Page:Revue des Deux Mondes - 1834 - tome 1.djvu/542

La bibliothèque libre.
Cette page a été validée par deux contributeurs.
530
REVUE DES DEUX MONDES.

Non, mon ami, je ne vous querellerai pas sur la tristesse morne et désolée de votre fable. Vous l’avez voulu, vous le pouviez.

La grace aérienne de la Esmeralda, opposée à la laideur monstrueuse de Quasimodo, est un de vos caprices, mais un caprice qui ne souffre pas de contrôle.

Pour le prêtre et le poète, je pense qu’ils n’auraient rien perdu, si l’un avait eu des sens moins grossiers, si l’autre avait eu en lui-même une dignité plus élevée, un caractère moins avili par la misère et la servilité. Mais ici encore, je le sais, vous avez une réponse toute prête. Cela est ainsi parce que je l’ai voulu.

À la bonne heure ! Mais venons à une question plus sérieuse. Dans votre pensée, au xve siècle, le peuple relevait de la volonté du juge, qui relevait du prêtre qui ne relevait que de Dieu. Est-ce bien là, mon ami, une synthèse applicable au règne de Louis xi ? Je n’ai pas dessein d’entreprendre ici l’apologie de la magistrature ou du clergé, ce n’est pas à ces considérations secondaires que je veux m’arrêter ; je me demande seulement si l’église en 1483 était souveraine, si le prêtre gouvernait, si la société était régie par une foi aveugle et soumise. Je me demande si le pouvoir théocratique, si éclatant et si fort au treizième siècle, n’était pas déchu de son ancienne splendeur, quand le cardinal de la Balue expiait sa résistance dans une cage de fer. Je me demande si Philippe de Comines pouvait vivre en même temps que saint Thomas.

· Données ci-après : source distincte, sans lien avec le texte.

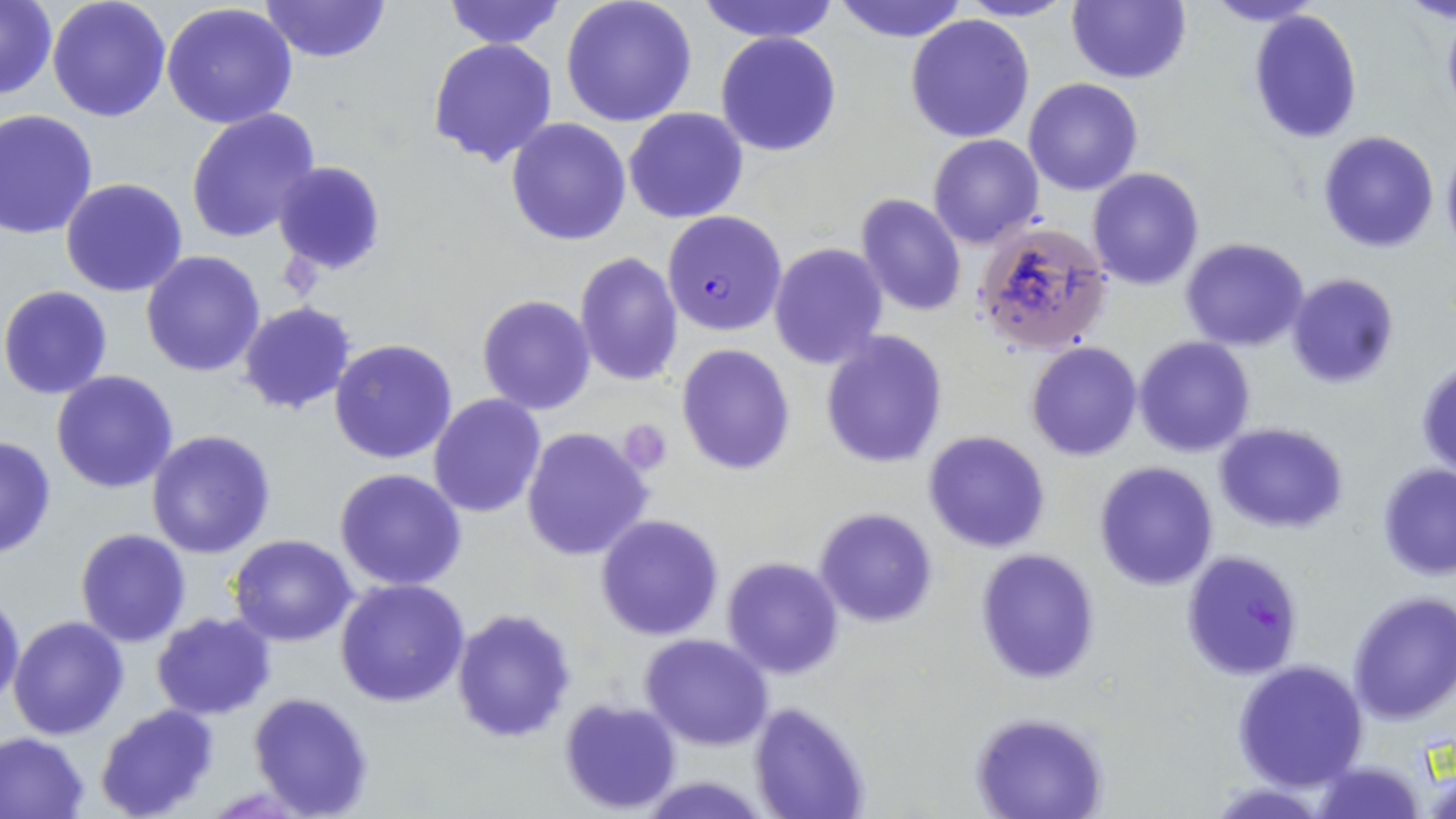

Summary:
  - Coordinate format: approximate bounding boxes as (x1, y1, x2, y2) in pixels
  - Uninfected red blood cell locations: (47, 0, 172, 122), (261, 0, 389, 64), (442, 0, 565, 49), (559, 0, 698, 126), (697, 0, 840, 43), (953, 0, 1076, 22), (1067, 0, 1191, 84), (1204, 0, 1327, 28), (1, 1, 56, 102), (831, 1, 971, 42), (161, 5, 299, 131), (1246, 9, 1362, 144), (905, 13, 1034, 143), (715, 31, 841, 157), (427, 38, 559, 167), (1024, 77, 1144, 196), (0, 108, 100, 239), (624, 108, 749, 224), (186, 109, 320, 243), (506, 116, 633, 246), (1316, 130, 1440, 252), (928, 134, 1044, 248), (1440, 141, 1456, 255), (274, 161, 385, 275), (1087, 167, 1204, 289), (60, 178, 188, 297), (855, 192, 967, 317), (976, 223, 1112, 354), (1180, 237, 1310, 351), (769, 242, 888, 369), (141, 250, 267, 377), (574, 251, 682, 386), (1286, 273, 1399, 390), (1, 285, 115, 399), (478, 294, 596, 414), (238, 302, 358, 416), (819, 330, 949, 469), (1135, 337, 1256, 457), (329, 339, 459, 465), (1025, 341, 1142, 461), (677, 344, 797, 475), (1415, 358, 1456, 478), (50, 371, 179, 495), (428, 394, 546, 518), (1214, 423, 1349, 532), (522, 426, 653, 561), (146, 430, 276, 558), (922, 430, 1052, 554), (0, 433, 58, 560), (1094, 462, 1218, 590), (1376, 463, 1455, 580), (334, 468, 468, 592), (814, 507, 939, 628), (595, 515, 724, 641), (76, 528, 191, 647), (228, 533, 358, 645), (976, 548, 1101, 685), (722, 557, 846, 679), (335, 578, 469, 707), (1347, 591, 1456, 722), (0, 592, 24, 706), (452, 607, 576, 743), (151, 612, 275, 719), (7, 615, 127, 740), (641, 635, 773, 750), (1232, 659, 1368, 790), (247, 691, 375, 817), (558, 698, 682, 815), (748, 701, 871, 819), (95, 702, 222, 819), (971, 712, 1109, 819), (0, 731, 90, 819), (1419, 749, 1456, 819), (1313, 759, 1425, 819), (638, 775, 772, 816)
  - Plasmodium falciparum-infected red blood cell locations: (662, 210, 787, 335), (1180, 550, 1304, 680)
  - Platelet locations: (279, 253, 327, 298), (618, 419, 673, 477)
  - Slide-level diagnosis: Plasmodium falciparum
  - Field of view: one of a larger specimen
  - Magnification: 1000x
  - Modality: light microscopy
  - Stain: May-Grünwald-Giemsa
  - Image size: 1456×819 pixels
  - Preparation: thin blood smear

Ces questions, vous le savez, ne relèvent pas de la fantaisie. C’est à l’histoire seule de les résoudre.

Or, quelle a été la pensée politique de toute la vie de Louis xi ? Abaisser la noblesse en élevant la bourgeoisie, diviser la force par la ruse, asseoir la royauté sur les ruines de la puissance féodale, appeler aux emplois les plus capables, sans acception de richesse ou de naissance, pour mater les grandes familles et ternir le lustre des grands noms, en les réduisant à l’oisiveté.

Il est donc vrai, mon ami, que le monde que vous nous avez montré n’est pas le monde du xve siècle. C’est un monde qui est à vous tout entier. Ce n’est pas le monde de l’histoire, c’est une création éclose dans votre cerveau, que votre parole a douée de vie, à qui vous avez donné le droit de cité littéraire.